La sûreté comme la sécurité ne sont évaluées que lorsque l'accident ou le presque accident (expression contestable) apparaissent. Tant qu'un site échappe à ce genre d'événement, il est réputé sûr. Cela ne signifie en rien qu'il le soit et la fluctuation des indices de comparaison entre CNPE, bien que partielle et partiale, révèle la fragilité de ces évaluations.

Or, force est de constater que les agents ne sont dans l'ensemble pas reconnus positivement lorsqu'ils privilégient un acte de sûreté et qui plus est, de sécurité, au détriment de la production immédiate.

On sait qu'en la matière, aucun geste de l'homme n'est anodin. Son sérieux et son intégration quant au respect de la sûreté et des règles de sécurité dépend forcément de la confiance qu'il a en sa hiérarchie notamment, et de la considération dont celle-ci fera preuve pour tout acte positif mené dans ce domaine.

Que dire aussi de l'attitude managériale en organisme statutaire. Certes les CHSCT qui relèvent du domaine législatif sont incontournables et de ce fait à peu près respectés. Mais les CMP et S/CMP n'ont jamais été autant déconsidérés.

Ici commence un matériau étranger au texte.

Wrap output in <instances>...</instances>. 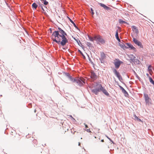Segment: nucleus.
Returning <instances> with one entry per match:
<instances>
[{
    "mask_svg": "<svg viewBox=\"0 0 154 154\" xmlns=\"http://www.w3.org/2000/svg\"><path fill=\"white\" fill-rule=\"evenodd\" d=\"M36 111V109H35L34 110L35 112Z\"/></svg>",
    "mask_w": 154,
    "mask_h": 154,
    "instance_id": "53",
    "label": "nucleus"
},
{
    "mask_svg": "<svg viewBox=\"0 0 154 154\" xmlns=\"http://www.w3.org/2000/svg\"><path fill=\"white\" fill-rule=\"evenodd\" d=\"M118 29H121V28L120 27H119V26H118Z\"/></svg>",
    "mask_w": 154,
    "mask_h": 154,
    "instance_id": "47",
    "label": "nucleus"
},
{
    "mask_svg": "<svg viewBox=\"0 0 154 154\" xmlns=\"http://www.w3.org/2000/svg\"><path fill=\"white\" fill-rule=\"evenodd\" d=\"M131 56L132 57H130V60L132 62H134V61H135V60L134 58H136V57L135 56H133V55H132Z\"/></svg>",
    "mask_w": 154,
    "mask_h": 154,
    "instance_id": "23",
    "label": "nucleus"
},
{
    "mask_svg": "<svg viewBox=\"0 0 154 154\" xmlns=\"http://www.w3.org/2000/svg\"><path fill=\"white\" fill-rule=\"evenodd\" d=\"M38 8H41L42 9V10L43 11H45L44 8H43V6L44 5L42 4L41 3L39 2L38 3Z\"/></svg>",
    "mask_w": 154,
    "mask_h": 154,
    "instance_id": "16",
    "label": "nucleus"
},
{
    "mask_svg": "<svg viewBox=\"0 0 154 154\" xmlns=\"http://www.w3.org/2000/svg\"><path fill=\"white\" fill-rule=\"evenodd\" d=\"M150 75H152V74L151 73H150Z\"/></svg>",
    "mask_w": 154,
    "mask_h": 154,
    "instance_id": "55",
    "label": "nucleus"
},
{
    "mask_svg": "<svg viewBox=\"0 0 154 154\" xmlns=\"http://www.w3.org/2000/svg\"><path fill=\"white\" fill-rule=\"evenodd\" d=\"M91 14L92 15H94V10L93 9V8H91Z\"/></svg>",
    "mask_w": 154,
    "mask_h": 154,
    "instance_id": "30",
    "label": "nucleus"
},
{
    "mask_svg": "<svg viewBox=\"0 0 154 154\" xmlns=\"http://www.w3.org/2000/svg\"><path fill=\"white\" fill-rule=\"evenodd\" d=\"M91 75L90 77L94 80H95L97 79V75L94 71H91Z\"/></svg>",
    "mask_w": 154,
    "mask_h": 154,
    "instance_id": "10",
    "label": "nucleus"
},
{
    "mask_svg": "<svg viewBox=\"0 0 154 154\" xmlns=\"http://www.w3.org/2000/svg\"><path fill=\"white\" fill-rule=\"evenodd\" d=\"M42 3H43L44 4L43 5H47L48 4V2H47L46 0H45L43 2H42Z\"/></svg>",
    "mask_w": 154,
    "mask_h": 154,
    "instance_id": "27",
    "label": "nucleus"
},
{
    "mask_svg": "<svg viewBox=\"0 0 154 154\" xmlns=\"http://www.w3.org/2000/svg\"><path fill=\"white\" fill-rule=\"evenodd\" d=\"M143 97L146 104L149 105L151 103L150 102V100H151V99L149 97L148 94L145 93H143Z\"/></svg>",
    "mask_w": 154,
    "mask_h": 154,
    "instance_id": "5",
    "label": "nucleus"
},
{
    "mask_svg": "<svg viewBox=\"0 0 154 154\" xmlns=\"http://www.w3.org/2000/svg\"><path fill=\"white\" fill-rule=\"evenodd\" d=\"M134 119L135 120H137L139 122H142L141 120L136 116L135 115L134 116Z\"/></svg>",
    "mask_w": 154,
    "mask_h": 154,
    "instance_id": "22",
    "label": "nucleus"
},
{
    "mask_svg": "<svg viewBox=\"0 0 154 154\" xmlns=\"http://www.w3.org/2000/svg\"><path fill=\"white\" fill-rule=\"evenodd\" d=\"M52 35L55 38H52L53 41L62 46L68 42V40L66 36H67V34L60 27H58V30L54 32Z\"/></svg>",
    "mask_w": 154,
    "mask_h": 154,
    "instance_id": "1",
    "label": "nucleus"
},
{
    "mask_svg": "<svg viewBox=\"0 0 154 154\" xmlns=\"http://www.w3.org/2000/svg\"><path fill=\"white\" fill-rule=\"evenodd\" d=\"M146 76H147L148 77V78H149V77H150V76H149V74H148V73H147L146 74Z\"/></svg>",
    "mask_w": 154,
    "mask_h": 154,
    "instance_id": "44",
    "label": "nucleus"
},
{
    "mask_svg": "<svg viewBox=\"0 0 154 154\" xmlns=\"http://www.w3.org/2000/svg\"><path fill=\"white\" fill-rule=\"evenodd\" d=\"M5 3H6V4L7 5H8V3L6 2V1H5Z\"/></svg>",
    "mask_w": 154,
    "mask_h": 154,
    "instance_id": "49",
    "label": "nucleus"
},
{
    "mask_svg": "<svg viewBox=\"0 0 154 154\" xmlns=\"http://www.w3.org/2000/svg\"><path fill=\"white\" fill-rule=\"evenodd\" d=\"M126 44L128 46L127 47V48H126V49L129 48L130 50H133L136 51V48L135 47H134L132 45L128 43H126Z\"/></svg>",
    "mask_w": 154,
    "mask_h": 154,
    "instance_id": "9",
    "label": "nucleus"
},
{
    "mask_svg": "<svg viewBox=\"0 0 154 154\" xmlns=\"http://www.w3.org/2000/svg\"><path fill=\"white\" fill-rule=\"evenodd\" d=\"M118 85L122 90V92L124 94L125 96L126 97L129 95L127 92L124 89V88L119 84H118Z\"/></svg>",
    "mask_w": 154,
    "mask_h": 154,
    "instance_id": "11",
    "label": "nucleus"
},
{
    "mask_svg": "<svg viewBox=\"0 0 154 154\" xmlns=\"http://www.w3.org/2000/svg\"><path fill=\"white\" fill-rule=\"evenodd\" d=\"M99 60H100V62L101 63H104V59L99 58Z\"/></svg>",
    "mask_w": 154,
    "mask_h": 154,
    "instance_id": "33",
    "label": "nucleus"
},
{
    "mask_svg": "<svg viewBox=\"0 0 154 154\" xmlns=\"http://www.w3.org/2000/svg\"><path fill=\"white\" fill-rule=\"evenodd\" d=\"M123 63V62L120 61L119 59H118L117 61L115 62L114 63L115 66V68L116 69H118L119 67L121 64Z\"/></svg>",
    "mask_w": 154,
    "mask_h": 154,
    "instance_id": "8",
    "label": "nucleus"
},
{
    "mask_svg": "<svg viewBox=\"0 0 154 154\" xmlns=\"http://www.w3.org/2000/svg\"><path fill=\"white\" fill-rule=\"evenodd\" d=\"M100 57L99 58L104 59L106 57L105 54L103 52L100 53Z\"/></svg>",
    "mask_w": 154,
    "mask_h": 154,
    "instance_id": "18",
    "label": "nucleus"
},
{
    "mask_svg": "<svg viewBox=\"0 0 154 154\" xmlns=\"http://www.w3.org/2000/svg\"><path fill=\"white\" fill-rule=\"evenodd\" d=\"M135 60H135V61L137 64H139L140 62L139 60L137 59H135Z\"/></svg>",
    "mask_w": 154,
    "mask_h": 154,
    "instance_id": "36",
    "label": "nucleus"
},
{
    "mask_svg": "<svg viewBox=\"0 0 154 154\" xmlns=\"http://www.w3.org/2000/svg\"><path fill=\"white\" fill-rule=\"evenodd\" d=\"M119 23L121 24H123L124 23L128 24V23L124 21H123L121 19H119Z\"/></svg>",
    "mask_w": 154,
    "mask_h": 154,
    "instance_id": "19",
    "label": "nucleus"
},
{
    "mask_svg": "<svg viewBox=\"0 0 154 154\" xmlns=\"http://www.w3.org/2000/svg\"><path fill=\"white\" fill-rule=\"evenodd\" d=\"M152 66L151 65H149V66L148 68V70L149 71H152V70L151 69L152 68Z\"/></svg>",
    "mask_w": 154,
    "mask_h": 154,
    "instance_id": "29",
    "label": "nucleus"
},
{
    "mask_svg": "<svg viewBox=\"0 0 154 154\" xmlns=\"http://www.w3.org/2000/svg\"><path fill=\"white\" fill-rule=\"evenodd\" d=\"M118 36H119V34H118V30H117L116 32L115 37H117Z\"/></svg>",
    "mask_w": 154,
    "mask_h": 154,
    "instance_id": "31",
    "label": "nucleus"
},
{
    "mask_svg": "<svg viewBox=\"0 0 154 154\" xmlns=\"http://www.w3.org/2000/svg\"><path fill=\"white\" fill-rule=\"evenodd\" d=\"M116 38L117 39V40L119 42H121V40L119 39V36L116 37Z\"/></svg>",
    "mask_w": 154,
    "mask_h": 154,
    "instance_id": "34",
    "label": "nucleus"
},
{
    "mask_svg": "<svg viewBox=\"0 0 154 154\" xmlns=\"http://www.w3.org/2000/svg\"><path fill=\"white\" fill-rule=\"evenodd\" d=\"M77 42L78 45L82 47V48H83V46L82 44V43L79 40L78 38H73Z\"/></svg>",
    "mask_w": 154,
    "mask_h": 154,
    "instance_id": "12",
    "label": "nucleus"
},
{
    "mask_svg": "<svg viewBox=\"0 0 154 154\" xmlns=\"http://www.w3.org/2000/svg\"><path fill=\"white\" fill-rule=\"evenodd\" d=\"M70 116V117H72V120H75V119H74L73 117H72V116L71 115V116Z\"/></svg>",
    "mask_w": 154,
    "mask_h": 154,
    "instance_id": "45",
    "label": "nucleus"
},
{
    "mask_svg": "<svg viewBox=\"0 0 154 154\" xmlns=\"http://www.w3.org/2000/svg\"><path fill=\"white\" fill-rule=\"evenodd\" d=\"M98 5L103 7L105 10L108 11H111L112 10V9L106 5H105L101 3H99Z\"/></svg>",
    "mask_w": 154,
    "mask_h": 154,
    "instance_id": "7",
    "label": "nucleus"
},
{
    "mask_svg": "<svg viewBox=\"0 0 154 154\" xmlns=\"http://www.w3.org/2000/svg\"><path fill=\"white\" fill-rule=\"evenodd\" d=\"M88 37L89 40L91 42H94V40H95L94 36V37H92L91 36L88 35Z\"/></svg>",
    "mask_w": 154,
    "mask_h": 154,
    "instance_id": "20",
    "label": "nucleus"
},
{
    "mask_svg": "<svg viewBox=\"0 0 154 154\" xmlns=\"http://www.w3.org/2000/svg\"><path fill=\"white\" fill-rule=\"evenodd\" d=\"M78 52L79 53H80L81 54L82 53V52L80 50H79V49H78Z\"/></svg>",
    "mask_w": 154,
    "mask_h": 154,
    "instance_id": "42",
    "label": "nucleus"
},
{
    "mask_svg": "<svg viewBox=\"0 0 154 154\" xmlns=\"http://www.w3.org/2000/svg\"><path fill=\"white\" fill-rule=\"evenodd\" d=\"M94 39L97 42V44L100 43L102 44H103L105 42L104 40L99 35L95 36Z\"/></svg>",
    "mask_w": 154,
    "mask_h": 154,
    "instance_id": "4",
    "label": "nucleus"
},
{
    "mask_svg": "<svg viewBox=\"0 0 154 154\" xmlns=\"http://www.w3.org/2000/svg\"><path fill=\"white\" fill-rule=\"evenodd\" d=\"M68 78L72 82H76L78 85L80 87H82L84 85L83 84L85 83V81L80 78H73L71 75Z\"/></svg>",
    "mask_w": 154,
    "mask_h": 154,
    "instance_id": "3",
    "label": "nucleus"
},
{
    "mask_svg": "<svg viewBox=\"0 0 154 154\" xmlns=\"http://www.w3.org/2000/svg\"><path fill=\"white\" fill-rule=\"evenodd\" d=\"M119 45L124 50L126 49V48H127V46H126L123 43L122 44L119 43Z\"/></svg>",
    "mask_w": 154,
    "mask_h": 154,
    "instance_id": "14",
    "label": "nucleus"
},
{
    "mask_svg": "<svg viewBox=\"0 0 154 154\" xmlns=\"http://www.w3.org/2000/svg\"><path fill=\"white\" fill-rule=\"evenodd\" d=\"M134 74L136 75V77L137 78L139 79V80L140 81L141 79L138 76V75H137V74L136 73V72L134 71Z\"/></svg>",
    "mask_w": 154,
    "mask_h": 154,
    "instance_id": "25",
    "label": "nucleus"
},
{
    "mask_svg": "<svg viewBox=\"0 0 154 154\" xmlns=\"http://www.w3.org/2000/svg\"><path fill=\"white\" fill-rule=\"evenodd\" d=\"M32 7L33 10L36 9L38 7V5L35 3H33L32 5Z\"/></svg>",
    "mask_w": 154,
    "mask_h": 154,
    "instance_id": "17",
    "label": "nucleus"
},
{
    "mask_svg": "<svg viewBox=\"0 0 154 154\" xmlns=\"http://www.w3.org/2000/svg\"><path fill=\"white\" fill-rule=\"evenodd\" d=\"M35 141H36V140H34L33 141H34V142Z\"/></svg>",
    "mask_w": 154,
    "mask_h": 154,
    "instance_id": "54",
    "label": "nucleus"
},
{
    "mask_svg": "<svg viewBox=\"0 0 154 154\" xmlns=\"http://www.w3.org/2000/svg\"><path fill=\"white\" fill-rule=\"evenodd\" d=\"M113 73L115 74V75H116L117 77H118V76L120 75L119 72H118L116 69L114 68L113 69Z\"/></svg>",
    "mask_w": 154,
    "mask_h": 154,
    "instance_id": "15",
    "label": "nucleus"
},
{
    "mask_svg": "<svg viewBox=\"0 0 154 154\" xmlns=\"http://www.w3.org/2000/svg\"><path fill=\"white\" fill-rule=\"evenodd\" d=\"M42 2H43V1H44L45 0H40Z\"/></svg>",
    "mask_w": 154,
    "mask_h": 154,
    "instance_id": "52",
    "label": "nucleus"
},
{
    "mask_svg": "<svg viewBox=\"0 0 154 154\" xmlns=\"http://www.w3.org/2000/svg\"><path fill=\"white\" fill-rule=\"evenodd\" d=\"M132 36L133 38V41L134 44L138 46L140 48H143V46L142 45L141 42L140 41L137 40L134 37H133V36Z\"/></svg>",
    "mask_w": 154,
    "mask_h": 154,
    "instance_id": "6",
    "label": "nucleus"
},
{
    "mask_svg": "<svg viewBox=\"0 0 154 154\" xmlns=\"http://www.w3.org/2000/svg\"><path fill=\"white\" fill-rule=\"evenodd\" d=\"M63 73L68 78V77H69V76L70 75L69 73H68V72H63Z\"/></svg>",
    "mask_w": 154,
    "mask_h": 154,
    "instance_id": "28",
    "label": "nucleus"
},
{
    "mask_svg": "<svg viewBox=\"0 0 154 154\" xmlns=\"http://www.w3.org/2000/svg\"><path fill=\"white\" fill-rule=\"evenodd\" d=\"M68 19L72 24L74 27L78 30H79L78 27L77 26L74 22L69 17H67Z\"/></svg>",
    "mask_w": 154,
    "mask_h": 154,
    "instance_id": "13",
    "label": "nucleus"
},
{
    "mask_svg": "<svg viewBox=\"0 0 154 154\" xmlns=\"http://www.w3.org/2000/svg\"><path fill=\"white\" fill-rule=\"evenodd\" d=\"M101 141L102 142H103L104 141V140H103V139L101 140Z\"/></svg>",
    "mask_w": 154,
    "mask_h": 154,
    "instance_id": "46",
    "label": "nucleus"
},
{
    "mask_svg": "<svg viewBox=\"0 0 154 154\" xmlns=\"http://www.w3.org/2000/svg\"><path fill=\"white\" fill-rule=\"evenodd\" d=\"M106 137H107V138L109 140L112 142L113 144H114L113 141L110 138H109L108 136H106Z\"/></svg>",
    "mask_w": 154,
    "mask_h": 154,
    "instance_id": "32",
    "label": "nucleus"
},
{
    "mask_svg": "<svg viewBox=\"0 0 154 154\" xmlns=\"http://www.w3.org/2000/svg\"><path fill=\"white\" fill-rule=\"evenodd\" d=\"M53 29H52L51 28H50L49 29V30L50 31V33H52V31Z\"/></svg>",
    "mask_w": 154,
    "mask_h": 154,
    "instance_id": "41",
    "label": "nucleus"
},
{
    "mask_svg": "<svg viewBox=\"0 0 154 154\" xmlns=\"http://www.w3.org/2000/svg\"><path fill=\"white\" fill-rule=\"evenodd\" d=\"M131 28H132V29H136V26H131Z\"/></svg>",
    "mask_w": 154,
    "mask_h": 154,
    "instance_id": "39",
    "label": "nucleus"
},
{
    "mask_svg": "<svg viewBox=\"0 0 154 154\" xmlns=\"http://www.w3.org/2000/svg\"><path fill=\"white\" fill-rule=\"evenodd\" d=\"M81 54L82 56V57H83V58L84 59H86V57H85V56L84 55V54H83V53H82Z\"/></svg>",
    "mask_w": 154,
    "mask_h": 154,
    "instance_id": "38",
    "label": "nucleus"
},
{
    "mask_svg": "<svg viewBox=\"0 0 154 154\" xmlns=\"http://www.w3.org/2000/svg\"><path fill=\"white\" fill-rule=\"evenodd\" d=\"M95 87V88L91 89V92L95 95H97L99 92L101 91L106 95L109 96V93L105 88H103L101 84L97 82L96 83Z\"/></svg>",
    "mask_w": 154,
    "mask_h": 154,
    "instance_id": "2",
    "label": "nucleus"
},
{
    "mask_svg": "<svg viewBox=\"0 0 154 154\" xmlns=\"http://www.w3.org/2000/svg\"><path fill=\"white\" fill-rule=\"evenodd\" d=\"M85 130L87 132L89 133H91V131L90 129H85Z\"/></svg>",
    "mask_w": 154,
    "mask_h": 154,
    "instance_id": "35",
    "label": "nucleus"
},
{
    "mask_svg": "<svg viewBox=\"0 0 154 154\" xmlns=\"http://www.w3.org/2000/svg\"><path fill=\"white\" fill-rule=\"evenodd\" d=\"M62 48L64 50H66V48Z\"/></svg>",
    "mask_w": 154,
    "mask_h": 154,
    "instance_id": "50",
    "label": "nucleus"
},
{
    "mask_svg": "<svg viewBox=\"0 0 154 154\" xmlns=\"http://www.w3.org/2000/svg\"><path fill=\"white\" fill-rule=\"evenodd\" d=\"M88 55V59H89V61L90 62H91V61H92V60H91V59L89 57L88 55L87 54H86Z\"/></svg>",
    "mask_w": 154,
    "mask_h": 154,
    "instance_id": "40",
    "label": "nucleus"
},
{
    "mask_svg": "<svg viewBox=\"0 0 154 154\" xmlns=\"http://www.w3.org/2000/svg\"><path fill=\"white\" fill-rule=\"evenodd\" d=\"M149 82L151 83L154 86V81L152 79V78L151 77H149Z\"/></svg>",
    "mask_w": 154,
    "mask_h": 154,
    "instance_id": "24",
    "label": "nucleus"
},
{
    "mask_svg": "<svg viewBox=\"0 0 154 154\" xmlns=\"http://www.w3.org/2000/svg\"><path fill=\"white\" fill-rule=\"evenodd\" d=\"M81 144V143H79V146H80Z\"/></svg>",
    "mask_w": 154,
    "mask_h": 154,
    "instance_id": "51",
    "label": "nucleus"
},
{
    "mask_svg": "<svg viewBox=\"0 0 154 154\" xmlns=\"http://www.w3.org/2000/svg\"><path fill=\"white\" fill-rule=\"evenodd\" d=\"M119 80L122 83H123V84H124L125 85H126L124 82H122V81L123 80V79L122 78V77L121 75H120L119 76H118V77H117Z\"/></svg>",
    "mask_w": 154,
    "mask_h": 154,
    "instance_id": "21",
    "label": "nucleus"
},
{
    "mask_svg": "<svg viewBox=\"0 0 154 154\" xmlns=\"http://www.w3.org/2000/svg\"><path fill=\"white\" fill-rule=\"evenodd\" d=\"M86 44L89 47H92V45L89 42H87Z\"/></svg>",
    "mask_w": 154,
    "mask_h": 154,
    "instance_id": "26",
    "label": "nucleus"
},
{
    "mask_svg": "<svg viewBox=\"0 0 154 154\" xmlns=\"http://www.w3.org/2000/svg\"><path fill=\"white\" fill-rule=\"evenodd\" d=\"M91 63L92 64H93V65L94 64L93 62H92V61H91Z\"/></svg>",
    "mask_w": 154,
    "mask_h": 154,
    "instance_id": "48",
    "label": "nucleus"
},
{
    "mask_svg": "<svg viewBox=\"0 0 154 154\" xmlns=\"http://www.w3.org/2000/svg\"><path fill=\"white\" fill-rule=\"evenodd\" d=\"M84 125H85V128H88L87 125L85 123H84Z\"/></svg>",
    "mask_w": 154,
    "mask_h": 154,
    "instance_id": "43",
    "label": "nucleus"
},
{
    "mask_svg": "<svg viewBox=\"0 0 154 154\" xmlns=\"http://www.w3.org/2000/svg\"><path fill=\"white\" fill-rule=\"evenodd\" d=\"M139 30L138 29H137L135 30V32L136 33L137 35L138 34V33H139Z\"/></svg>",
    "mask_w": 154,
    "mask_h": 154,
    "instance_id": "37",
    "label": "nucleus"
}]
</instances>
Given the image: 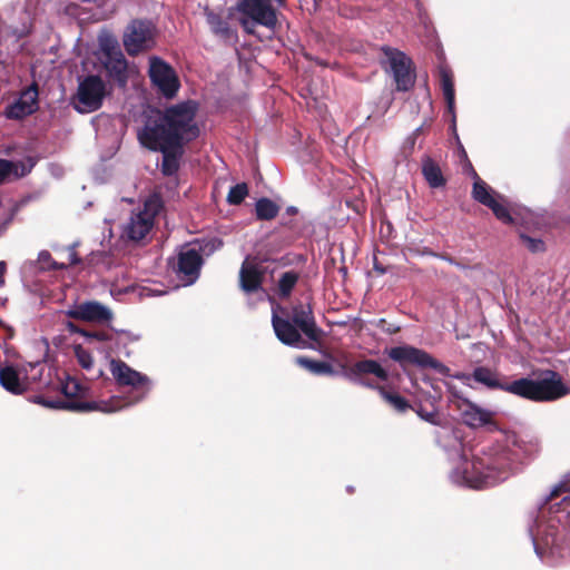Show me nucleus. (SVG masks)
<instances>
[{
    "label": "nucleus",
    "mask_w": 570,
    "mask_h": 570,
    "mask_svg": "<svg viewBox=\"0 0 570 570\" xmlns=\"http://www.w3.org/2000/svg\"><path fill=\"white\" fill-rule=\"evenodd\" d=\"M197 106L195 102H181L166 109L165 112L150 110L144 127L138 131L139 142L155 151H161V171L171 176L179 168L183 145L199 135L195 122Z\"/></svg>",
    "instance_id": "f257e3e1"
},
{
    "label": "nucleus",
    "mask_w": 570,
    "mask_h": 570,
    "mask_svg": "<svg viewBox=\"0 0 570 570\" xmlns=\"http://www.w3.org/2000/svg\"><path fill=\"white\" fill-rule=\"evenodd\" d=\"M510 445H517L513 434L503 435L502 441L473 452L471 458L464 452L450 473L451 481L472 489H483L504 481L519 456Z\"/></svg>",
    "instance_id": "f03ea898"
},
{
    "label": "nucleus",
    "mask_w": 570,
    "mask_h": 570,
    "mask_svg": "<svg viewBox=\"0 0 570 570\" xmlns=\"http://www.w3.org/2000/svg\"><path fill=\"white\" fill-rule=\"evenodd\" d=\"M570 514V484L561 482L554 485L544 503L540 507V515L529 527L534 551L543 559L548 549L552 554L557 544V525Z\"/></svg>",
    "instance_id": "7ed1b4c3"
},
{
    "label": "nucleus",
    "mask_w": 570,
    "mask_h": 570,
    "mask_svg": "<svg viewBox=\"0 0 570 570\" xmlns=\"http://www.w3.org/2000/svg\"><path fill=\"white\" fill-rule=\"evenodd\" d=\"M507 392L534 402H551L570 394L559 373L546 370L534 379H519L509 384Z\"/></svg>",
    "instance_id": "20e7f679"
},
{
    "label": "nucleus",
    "mask_w": 570,
    "mask_h": 570,
    "mask_svg": "<svg viewBox=\"0 0 570 570\" xmlns=\"http://www.w3.org/2000/svg\"><path fill=\"white\" fill-rule=\"evenodd\" d=\"M62 393L68 397L66 401H48L41 399L39 403L47 407L63 409L75 412L100 411L112 413L121 410V401L117 397H110L107 401H82L87 397L88 390L76 379L68 377L61 385Z\"/></svg>",
    "instance_id": "39448f33"
},
{
    "label": "nucleus",
    "mask_w": 570,
    "mask_h": 570,
    "mask_svg": "<svg viewBox=\"0 0 570 570\" xmlns=\"http://www.w3.org/2000/svg\"><path fill=\"white\" fill-rule=\"evenodd\" d=\"M273 2L282 4L283 0H239L235 10L242 13L239 23L247 33H254L257 24L274 29L277 17Z\"/></svg>",
    "instance_id": "423d86ee"
},
{
    "label": "nucleus",
    "mask_w": 570,
    "mask_h": 570,
    "mask_svg": "<svg viewBox=\"0 0 570 570\" xmlns=\"http://www.w3.org/2000/svg\"><path fill=\"white\" fill-rule=\"evenodd\" d=\"M163 207L159 195L149 196L141 208L134 210L124 225L122 236L129 240L144 239L153 229L155 218Z\"/></svg>",
    "instance_id": "0eeeda50"
},
{
    "label": "nucleus",
    "mask_w": 570,
    "mask_h": 570,
    "mask_svg": "<svg viewBox=\"0 0 570 570\" xmlns=\"http://www.w3.org/2000/svg\"><path fill=\"white\" fill-rule=\"evenodd\" d=\"M110 372L118 385L128 386L131 389V396L129 401H121L122 407L135 404L141 401L150 390V380L140 372L131 368L120 360H110Z\"/></svg>",
    "instance_id": "6e6552de"
},
{
    "label": "nucleus",
    "mask_w": 570,
    "mask_h": 570,
    "mask_svg": "<svg viewBox=\"0 0 570 570\" xmlns=\"http://www.w3.org/2000/svg\"><path fill=\"white\" fill-rule=\"evenodd\" d=\"M107 95L108 88L102 78L90 75L79 81L72 106L80 114L94 112L102 106Z\"/></svg>",
    "instance_id": "1a4fd4ad"
},
{
    "label": "nucleus",
    "mask_w": 570,
    "mask_h": 570,
    "mask_svg": "<svg viewBox=\"0 0 570 570\" xmlns=\"http://www.w3.org/2000/svg\"><path fill=\"white\" fill-rule=\"evenodd\" d=\"M220 246V240L213 239L206 243L205 246L191 245L181 248L178 255L177 274L185 286L194 284L199 276L203 264L200 252L209 255Z\"/></svg>",
    "instance_id": "9d476101"
},
{
    "label": "nucleus",
    "mask_w": 570,
    "mask_h": 570,
    "mask_svg": "<svg viewBox=\"0 0 570 570\" xmlns=\"http://www.w3.org/2000/svg\"><path fill=\"white\" fill-rule=\"evenodd\" d=\"M42 371L43 364L40 362L22 367L6 366L0 368V383L7 391L20 394L40 379Z\"/></svg>",
    "instance_id": "9b49d317"
},
{
    "label": "nucleus",
    "mask_w": 570,
    "mask_h": 570,
    "mask_svg": "<svg viewBox=\"0 0 570 570\" xmlns=\"http://www.w3.org/2000/svg\"><path fill=\"white\" fill-rule=\"evenodd\" d=\"M383 63L389 70L400 91H407L414 85V72L412 70L411 59L402 51L390 47L383 49Z\"/></svg>",
    "instance_id": "f8f14e48"
},
{
    "label": "nucleus",
    "mask_w": 570,
    "mask_h": 570,
    "mask_svg": "<svg viewBox=\"0 0 570 570\" xmlns=\"http://www.w3.org/2000/svg\"><path fill=\"white\" fill-rule=\"evenodd\" d=\"M148 75L151 83L164 97L174 98L180 87L179 79L173 67L159 57L149 58Z\"/></svg>",
    "instance_id": "ddd939ff"
},
{
    "label": "nucleus",
    "mask_w": 570,
    "mask_h": 570,
    "mask_svg": "<svg viewBox=\"0 0 570 570\" xmlns=\"http://www.w3.org/2000/svg\"><path fill=\"white\" fill-rule=\"evenodd\" d=\"M155 27L149 21L135 20L128 27L124 35V46L126 51L135 56L141 51L149 50L155 45Z\"/></svg>",
    "instance_id": "4468645a"
},
{
    "label": "nucleus",
    "mask_w": 570,
    "mask_h": 570,
    "mask_svg": "<svg viewBox=\"0 0 570 570\" xmlns=\"http://www.w3.org/2000/svg\"><path fill=\"white\" fill-rule=\"evenodd\" d=\"M468 168L474 178L473 183V198L482 205L492 209L493 214L501 222L509 224L512 222L511 215L502 203V197L495 194L490 186H488L474 171L471 164L468 163Z\"/></svg>",
    "instance_id": "2eb2a0df"
},
{
    "label": "nucleus",
    "mask_w": 570,
    "mask_h": 570,
    "mask_svg": "<svg viewBox=\"0 0 570 570\" xmlns=\"http://www.w3.org/2000/svg\"><path fill=\"white\" fill-rule=\"evenodd\" d=\"M389 356L401 364L410 363L420 367H431L442 375H450V368L429 353L409 345L392 347Z\"/></svg>",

La formule "j'ai décidé", utilisée tant et plus par les directeurs d'unité, formule appliquée sous prétexte que ce sont des organismes consultatifs, en résume l'état d'esprit. Les dirigeants dirigent seuls, imposent les contraintes de temps, de moyens, de budgets et donnent seuls les fausses solutions en terme d'organisation et répartition des moyens, aux problèmes que leur politique génère.

A notre sens, le malaise se situe là, éviter d'affronter ce débat n'amènera qu'une dégradation, un déséquilibre supplémentaire au décalage constaté entre les intentions affichées et la réalité. Ne paie t-on pas également le fait que pour des questions d'intégration aux objectifs de productivité, les besoins de formation technique ont été sous-estimés

Chez les cadres, la valeur technique n'est plus appréciée à sa juste valeur, les cadres techniciens issus du terrain étant de plus en plus déconsidérés, d'où perte de référence pour l'ensemble.

Dans ses différents rapports, la DSIN l'exprime avec ses mots, la dérive concerne bien l'ensemble du parc. Hier Paluel, aujourd'hui Dampierre, demain un autre site.

Au fond peu importe, le mal se situant d'abord dans cette sorte d'autosuffisance dont la direction du parc se drape depuis quelques années et qui l'amène à s'isoler de ses agents.

Il est même choquant que le management ne sache réagir que lorsque les organismes de contrôle externe tel la DSIN ou l'AIEA s'expriment.

En fait, l'évolution culturelle décisive en matière de sûreté serait que les directions sachent à nouveau écouter et considérer ce qu'en interne le personnel et ses organisations syndicales essayent de faire valoir.

C'est bien ensemble que l'on progressera, pas à partir des errements actuels.